For MAAS development, I need to maintain separate development environments for both Ubuntu 14.04 (Trusty) and Ubuntu 16.04 (Xenial), the two LTS releases we support MAAS on. When Xenial development opened, I needed to have my old Trusty environment available (just in case), while at the same time moving my system to Xenial.

To get the job done, I decided to add a second SSD to my system to use for my primary environment, and boot my old system inside a virtual machine in case I needed it again. This post explains how I got it done.


Everything from here on was done on an Ubuntu 16.04 (Xenial) Desktop

First you'll need to install a few software packages to create and manage your virtual machines (if you haven't got these installed already):

sudo apt-get install libvirt-bin qemu-kvm virtinst virt-manager

If you haven't installed any of these packages yet, you may need to log out and log back in so that the system recognizes your permissions to create and manage virtual machines.

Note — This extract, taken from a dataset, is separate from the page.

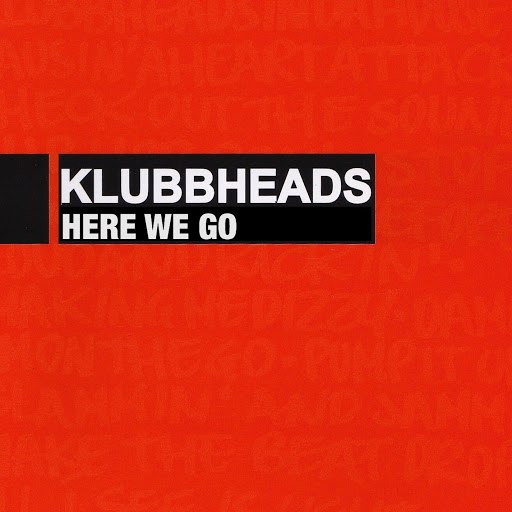 Klubbheads альбом Here We Go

The libvirt-bin package contains the core libraries needed to support virtual machines. The qemu-kvm package allows for kernel virtual machines, which perform much better than a VM running in userspace. The virtinst package contains the virt-install utility, which will be used to create the configuration file for your new VM. The virt-manager package contains a nice graphical tool you can use to manage your virtual machines.

If you're just installing libvirt-bin for the first time, you'll need to log out and log back in, so that you will have permission to create a virtual machine.


After you have installed the dependencies, you'll need to create a barebones configuration file for your virutal machine:

virt-install --print-xml --name trusty --boot hd --nodisks --memory 4096 > template.xml

You can adjust the --memory and --name parameters as you see fit.

Next, find which block device you want the virtual machine to boot from. (I used ls -l /dev/disk/by-id to find the path, and used the one with the name /dev/disk/by-id/wwn-<wwn>, so that if I add another disk, the virtual machine configuration won't need to change.) Ubuntu comes with a graphical Disks utility, which you can use if you need help finding the correct disk.

To create the VM, use the virsh tool to define it using the configuration file you created in the first step. This will make it available to libvirt (and virt-manager). When you use the attach-disk command, be sure to use the same name you specified in --name above, which will become the name for your new VM. For example:

$ virsh
virsh # define template.xml
virsh # attach-disk trusty /dev/disk/by-id/wwn-0x5002537733492c30 vda --config

You can then use virt-manager to boot the virtual machine!


If you were running Ubuntu Desktop before, the hypervisor's display might become corrupt when the system boots, leading to an unusable system. In order to fix this, after you boot the VM, press the shift key to enter the grub menu. Edit the kernel command line to remove quiet splash.

When the machine boots, you can remove the splash screen as follows:

sudo apt-get remove plymouth-theme-ubuntu-logo plymouth-theme-ubuntu-text

Also, you can edit /etc/default/grub and remove quiet splash from GRUB_CMDLINE_LINUX_DEFAULT, then run sudo update-grub.

You should now have a usable virtual machine that can boot directly from your old disk!